29.1.13

The First Picture

Scrap snuggles up to Chip on our visit to his birth home


In the beginning

It was my late wife, Chip, who chose Scrap. We had heard of a litter of Jack Russell puppies in Cheriton Fitzpaine, a nearby village, on the morning of 13 August last year. We went to look at a bitch, but Chip only had eyes for one of the dogs, who was even fuller of the terrier spirit than his sibs. If there had been any doubt that we would be getting a puppy — it was something we had decided rather quickly, as neither of us, despite our three previous dogs together, had ever homed a puppy — disappeared when we heard that the litter had been born on 27 May, our 30th anniversary.

We arranged for the puppy, renamed Scrap on the spot (largely because Chip had seized on a chance remark of mine that I thought it was a good name for a small dog and had alchemically transmuted it into the notion that I had a lifelong yearning for a puppy of that ilk), to be delivered later in the week, and went home via a pet shop where we spent out on a cage, bed, puppyfood, a collar and toys.
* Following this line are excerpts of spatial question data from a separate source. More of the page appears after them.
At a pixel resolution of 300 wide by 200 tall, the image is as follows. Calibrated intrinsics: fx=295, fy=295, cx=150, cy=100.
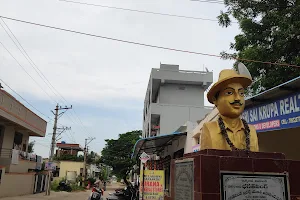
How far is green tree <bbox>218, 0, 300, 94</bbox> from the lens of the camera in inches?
369

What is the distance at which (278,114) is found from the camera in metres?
6.77

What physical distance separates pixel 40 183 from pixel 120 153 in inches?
636

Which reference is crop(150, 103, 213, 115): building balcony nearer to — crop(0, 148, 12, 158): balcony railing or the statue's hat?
crop(0, 148, 12, 158): balcony railing

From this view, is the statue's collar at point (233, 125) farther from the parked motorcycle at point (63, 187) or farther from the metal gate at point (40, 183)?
the parked motorcycle at point (63, 187)

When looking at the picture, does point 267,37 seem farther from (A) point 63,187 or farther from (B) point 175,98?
(A) point 63,187

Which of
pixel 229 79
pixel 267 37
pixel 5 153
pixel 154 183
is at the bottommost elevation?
pixel 154 183

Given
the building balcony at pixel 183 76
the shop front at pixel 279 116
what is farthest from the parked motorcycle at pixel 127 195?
the building balcony at pixel 183 76

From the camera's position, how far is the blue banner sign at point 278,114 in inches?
245

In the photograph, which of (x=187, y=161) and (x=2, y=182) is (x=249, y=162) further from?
(x=2, y=182)

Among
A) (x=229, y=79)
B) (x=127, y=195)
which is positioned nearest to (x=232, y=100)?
(x=229, y=79)

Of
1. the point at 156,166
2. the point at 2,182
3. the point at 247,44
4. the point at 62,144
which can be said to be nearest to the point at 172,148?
the point at 156,166

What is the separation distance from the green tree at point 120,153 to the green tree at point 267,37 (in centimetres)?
2945

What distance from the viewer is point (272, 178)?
127 inches

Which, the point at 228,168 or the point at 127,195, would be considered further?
the point at 127,195
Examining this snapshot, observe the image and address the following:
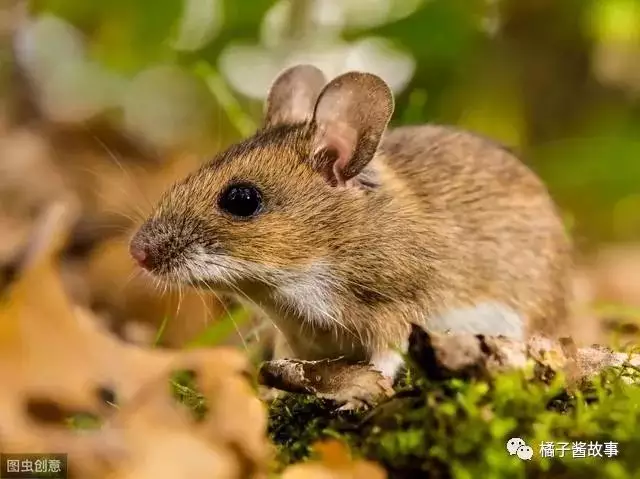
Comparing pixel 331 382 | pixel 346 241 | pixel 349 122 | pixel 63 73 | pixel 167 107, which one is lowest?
pixel 331 382

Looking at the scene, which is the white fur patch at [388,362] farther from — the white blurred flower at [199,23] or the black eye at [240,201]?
the white blurred flower at [199,23]

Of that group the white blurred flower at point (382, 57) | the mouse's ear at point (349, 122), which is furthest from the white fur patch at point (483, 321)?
the white blurred flower at point (382, 57)

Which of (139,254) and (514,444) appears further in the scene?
(139,254)

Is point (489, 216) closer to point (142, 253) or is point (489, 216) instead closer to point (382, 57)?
point (142, 253)

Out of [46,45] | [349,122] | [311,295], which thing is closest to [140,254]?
[311,295]

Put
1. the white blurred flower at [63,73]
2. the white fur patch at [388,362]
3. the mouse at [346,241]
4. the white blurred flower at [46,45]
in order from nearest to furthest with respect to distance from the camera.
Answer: the white fur patch at [388,362] → the mouse at [346,241] → the white blurred flower at [46,45] → the white blurred flower at [63,73]

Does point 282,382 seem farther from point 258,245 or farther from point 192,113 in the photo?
point 192,113

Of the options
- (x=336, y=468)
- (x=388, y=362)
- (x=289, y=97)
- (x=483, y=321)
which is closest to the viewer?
(x=336, y=468)
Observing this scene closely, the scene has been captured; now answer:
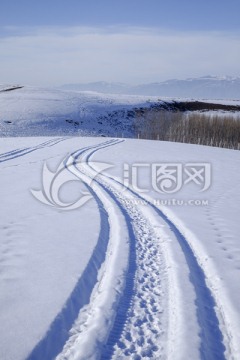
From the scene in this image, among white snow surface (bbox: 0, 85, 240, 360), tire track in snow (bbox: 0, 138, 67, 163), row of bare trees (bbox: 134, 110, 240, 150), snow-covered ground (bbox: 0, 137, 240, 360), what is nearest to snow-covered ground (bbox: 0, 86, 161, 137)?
row of bare trees (bbox: 134, 110, 240, 150)

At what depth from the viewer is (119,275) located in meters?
4.57

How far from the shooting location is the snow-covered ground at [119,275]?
3279 mm

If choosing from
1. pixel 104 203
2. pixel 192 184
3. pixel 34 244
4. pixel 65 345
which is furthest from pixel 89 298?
pixel 192 184

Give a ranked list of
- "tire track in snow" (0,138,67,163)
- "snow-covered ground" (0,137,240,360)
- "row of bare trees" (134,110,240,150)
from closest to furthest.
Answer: "snow-covered ground" (0,137,240,360) < "tire track in snow" (0,138,67,163) < "row of bare trees" (134,110,240,150)

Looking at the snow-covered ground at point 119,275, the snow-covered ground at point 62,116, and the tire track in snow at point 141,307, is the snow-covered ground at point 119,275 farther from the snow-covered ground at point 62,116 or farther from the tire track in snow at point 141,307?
the snow-covered ground at point 62,116

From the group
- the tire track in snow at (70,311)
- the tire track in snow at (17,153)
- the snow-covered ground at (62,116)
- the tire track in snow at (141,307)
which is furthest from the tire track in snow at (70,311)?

Chip was so thrilled, and happy.

That evening, she had a stomach haemorrhage, which ushered in the last four weeks of her life. The cancer slowly stripped her spirit, but not before she had taken a degree of delight from the first puppy she had ever had, even though she knew she would never feel the joy of walking with him, of smiling benignly at his backside as he sashayed ahead, as she had with other dogs she had loved.

That, and other pleasures and occasional pain would be mine alone, and I conceived of this blog as being about that, but it is also, it appears, about Chip and the other dogs we shared – Toots, Sallywags and Kezzy.